- PAGE TEXT:
##############################
Now that we’re estimating two effects, we can look at two different 3D plots of the HFS effect. These are contained in a list from the plot3D output, labeled intuitively as you’ll see.

plts <- plot3D(bw_fit)
plts$Between

In the between-subject effect plot, we see that for an increase in average exposure to HFS’, we would expect an appreciable decrease in the average BMI.

plts$Within

In the above plot, we can see that for changes in an individual subject’s average exposure to HFS, their BMI decreases - not as much as it does for an average increase in exposure, as in the previous plot, but a negative effect all the same.

Similarly, and perhaps more easily to visualize, we can plot cross sections of the functions, fixing the maximum (minimum) time (distance) and plotting the corresponding spatial (temporal) function.

plot_xsection(bw_fit,fixed_val=5)

plot_xsection(bw_fit,component="Time",fixed_val=0)

As all these plots show, we observe two, different effects from HFS exposure over time! In a real world scenario this difference will be important for the substantive understanding of the HFS impact on subject health.
##############################
Rows from a dataset:
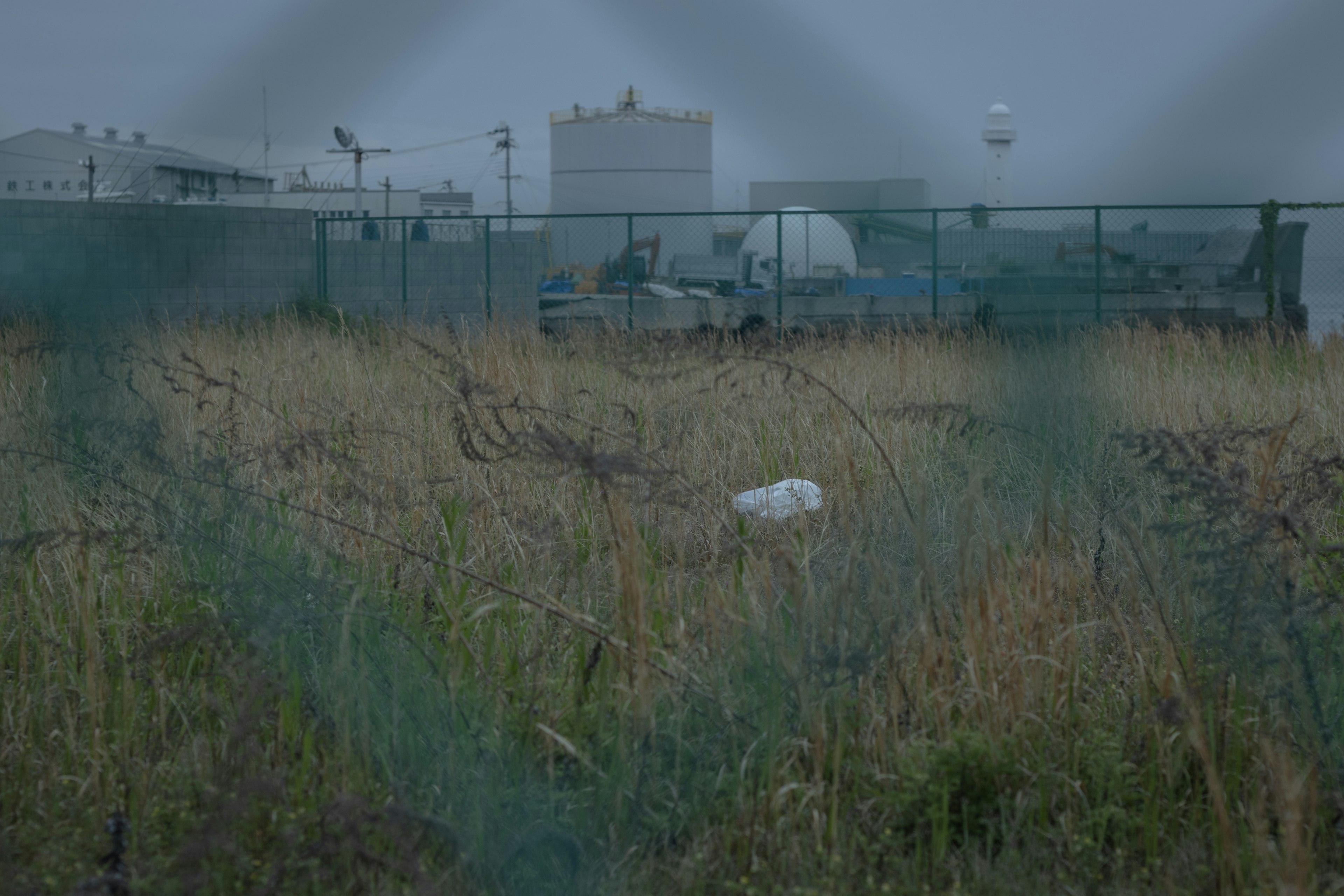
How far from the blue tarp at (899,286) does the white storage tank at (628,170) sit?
6.29 m

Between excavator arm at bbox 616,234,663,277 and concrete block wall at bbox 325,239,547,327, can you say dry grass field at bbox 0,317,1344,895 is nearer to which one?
concrete block wall at bbox 325,239,547,327

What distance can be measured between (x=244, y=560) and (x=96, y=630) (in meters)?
0.47

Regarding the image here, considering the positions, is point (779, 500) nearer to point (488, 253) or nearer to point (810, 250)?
point (488, 253)

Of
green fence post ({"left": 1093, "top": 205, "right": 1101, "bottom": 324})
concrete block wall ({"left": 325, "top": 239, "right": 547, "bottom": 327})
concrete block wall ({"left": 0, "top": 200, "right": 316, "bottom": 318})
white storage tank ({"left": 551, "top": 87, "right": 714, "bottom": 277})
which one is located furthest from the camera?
white storage tank ({"left": 551, "top": 87, "right": 714, "bottom": 277})

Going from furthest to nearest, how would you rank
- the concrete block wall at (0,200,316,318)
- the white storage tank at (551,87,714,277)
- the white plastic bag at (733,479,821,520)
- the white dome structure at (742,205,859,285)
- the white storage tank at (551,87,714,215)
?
the white storage tank at (551,87,714,215)
the white storage tank at (551,87,714,277)
the white dome structure at (742,205,859,285)
the white plastic bag at (733,479,821,520)
the concrete block wall at (0,200,316,318)

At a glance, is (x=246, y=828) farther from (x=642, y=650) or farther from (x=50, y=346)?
(x=50, y=346)

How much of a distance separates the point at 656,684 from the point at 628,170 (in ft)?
76.1

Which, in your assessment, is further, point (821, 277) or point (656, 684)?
point (821, 277)

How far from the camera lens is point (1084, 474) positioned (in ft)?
14.5

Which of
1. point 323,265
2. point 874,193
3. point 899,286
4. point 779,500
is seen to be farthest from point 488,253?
point 874,193

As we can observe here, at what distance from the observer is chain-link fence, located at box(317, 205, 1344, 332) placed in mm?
12188

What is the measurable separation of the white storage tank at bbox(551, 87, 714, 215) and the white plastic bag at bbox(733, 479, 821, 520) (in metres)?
17.6

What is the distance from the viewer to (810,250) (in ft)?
61.2

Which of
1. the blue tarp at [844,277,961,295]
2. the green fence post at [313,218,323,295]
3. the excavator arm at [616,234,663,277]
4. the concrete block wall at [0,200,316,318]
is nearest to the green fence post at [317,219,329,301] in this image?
the green fence post at [313,218,323,295]
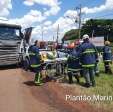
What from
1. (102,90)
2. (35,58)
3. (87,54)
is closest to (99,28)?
(35,58)

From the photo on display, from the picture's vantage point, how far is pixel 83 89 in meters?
14.7

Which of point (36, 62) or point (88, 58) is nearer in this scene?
point (88, 58)

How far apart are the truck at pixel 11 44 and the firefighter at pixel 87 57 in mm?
9221

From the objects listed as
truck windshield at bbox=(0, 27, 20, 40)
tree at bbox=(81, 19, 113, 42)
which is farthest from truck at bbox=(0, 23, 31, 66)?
tree at bbox=(81, 19, 113, 42)

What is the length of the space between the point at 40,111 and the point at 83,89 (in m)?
3.90

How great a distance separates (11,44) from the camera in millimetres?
23938

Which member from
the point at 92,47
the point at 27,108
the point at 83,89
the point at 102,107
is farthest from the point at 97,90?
the point at 27,108

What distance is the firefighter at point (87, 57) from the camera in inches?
592

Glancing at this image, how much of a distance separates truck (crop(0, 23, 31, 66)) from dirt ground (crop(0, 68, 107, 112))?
6.32m

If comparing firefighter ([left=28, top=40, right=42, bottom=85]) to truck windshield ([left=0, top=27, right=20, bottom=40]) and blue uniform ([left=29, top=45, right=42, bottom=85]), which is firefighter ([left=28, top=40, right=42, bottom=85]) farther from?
truck windshield ([left=0, top=27, right=20, bottom=40])

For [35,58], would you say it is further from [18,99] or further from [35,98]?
[18,99]

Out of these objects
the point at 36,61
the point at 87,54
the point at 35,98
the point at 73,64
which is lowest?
the point at 35,98

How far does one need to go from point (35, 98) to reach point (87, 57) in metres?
2.90

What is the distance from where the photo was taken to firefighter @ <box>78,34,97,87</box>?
49.3ft
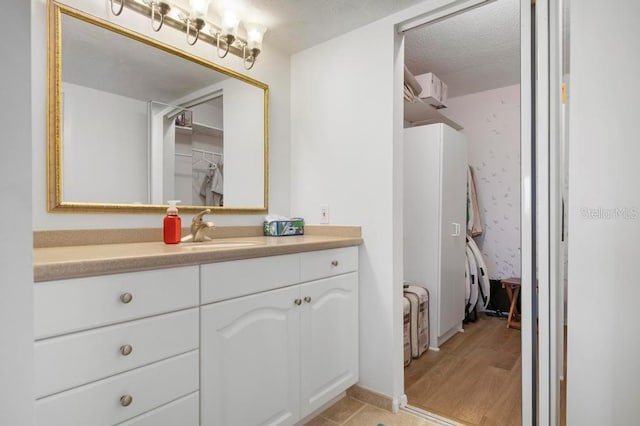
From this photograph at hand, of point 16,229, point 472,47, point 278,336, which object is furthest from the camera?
point 472,47

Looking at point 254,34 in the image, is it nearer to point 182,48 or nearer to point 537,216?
point 182,48

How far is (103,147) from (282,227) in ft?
3.29

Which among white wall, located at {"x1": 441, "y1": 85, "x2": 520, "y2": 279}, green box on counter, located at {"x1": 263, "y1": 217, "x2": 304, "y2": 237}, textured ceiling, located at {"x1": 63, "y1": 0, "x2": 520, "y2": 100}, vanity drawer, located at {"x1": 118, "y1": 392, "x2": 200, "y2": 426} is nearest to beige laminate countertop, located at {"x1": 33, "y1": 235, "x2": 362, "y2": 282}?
vanity drawer, located at {"x1": 118, "y1": 392, "x2": 200, "y2": 426}

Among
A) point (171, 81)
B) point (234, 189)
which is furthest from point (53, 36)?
point (234, 189)

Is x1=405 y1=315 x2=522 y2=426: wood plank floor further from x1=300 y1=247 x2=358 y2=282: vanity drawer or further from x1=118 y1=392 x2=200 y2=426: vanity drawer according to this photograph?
x1=118 y1=392 x2=200 y2=426: vanity drawer

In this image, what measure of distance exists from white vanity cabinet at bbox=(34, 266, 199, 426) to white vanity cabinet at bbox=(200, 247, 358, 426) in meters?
0.08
##############################
- SHORT EXERCISE 1: List every line in the entries that contains the word "post".
- SHORT EXERCISE 2: Continue the text on plotting between-subject and within-subject HFS effects, starting after its last sentence.

- EXERCISE OUTPUT 1:
green fence post ({"left": 1093, "top": 205, "right": 1101, "bottom": 324})
2. the green fence post at [313,218,323,295]
is nearest to the green fence post at [317,219,329,301] in this image?
the green fence post at [313,218,323,295]

- EXERCISE OUTPUT 2:
Summary

In summary, a scientist interested in examine the built environment needs longitudinal data gathered over time to really get a greater sense of whether or not exposure to the built environment feature (BEF) of interest has any meaningful effect on subjects’ health. In constructing those models it is important to do so with a decomposition of the non-linear BEF exposure effect into between-within components, both to avoid bias and improve understanding!

References

Nehaus, John, and Jack Kalbfleisch. 1998. “Between-and Within-Cluster Covariate Effects in the Analysis of Clustered Data.” Biometrics, June, 638–45. https://doi.org/10.2307/3109770.